# Pre-turkey season routines???



## jiggin'fool (Dec 18, 2005)

I was just interested in what some of your guys scouting routines involve each spring before the season opener! I think this might help some beginners out!

Mine has already started! I start by looking at topographical maps to find a decent area to start whether it be a point or where three or so ravines meet! then usually this time of year I put on the miles! walk walk walk! usual starting in areas I haven't hunted to try and find new areas that might hold turkeys! if I see good sign I make a note of that and check it once things get heated up! I do a lot of field looking too.... seeing them is the best way of knowing they are in the area(obviously).... Once they start gobbling good I will pretty mcuh stay close to the truck and do a little fast pace scouting! the way I see it the more birds you find the better chance you have of filling your tags! I will wait till gobbling time in a spot that you can usual hear birds from the road and then once I hear him gobble, I drive down the road to another vantage point and listen there, usual throwing out a crow or owl call and only waiting a couple of minutes.... if I don't hear one or I do start the truck back up and head to the next spot!I found 10 birds like this last year... I called in one for my buddy and I killed one that I found like this! and then lastly I head to my go to spots! spots that I have always seen turkey and the further away from the rd the better!

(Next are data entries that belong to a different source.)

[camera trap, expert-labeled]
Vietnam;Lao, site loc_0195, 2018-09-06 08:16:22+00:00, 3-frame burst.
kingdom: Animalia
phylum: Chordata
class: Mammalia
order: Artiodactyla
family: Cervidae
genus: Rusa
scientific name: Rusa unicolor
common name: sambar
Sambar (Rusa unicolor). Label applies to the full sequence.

I put on the miles doing this as well! I will sit in a spot I know turkeys are and try and pinpoint exactly where they are roosting! I will wait and let them gobble 4 or 5 times and then I will head to another likely roosting spot that usually holds turkeys and try and pinpoint them! and then you are ready for the season opener! when scouting try and leave your calls at home! I know its fun to make them gobble but you can educate them to the call and make those weary gobblers never come into the call and just wait for that hen to come to him! good luck this season guys! hope this helps and I can't wait to hear what other people's strategies are!


----------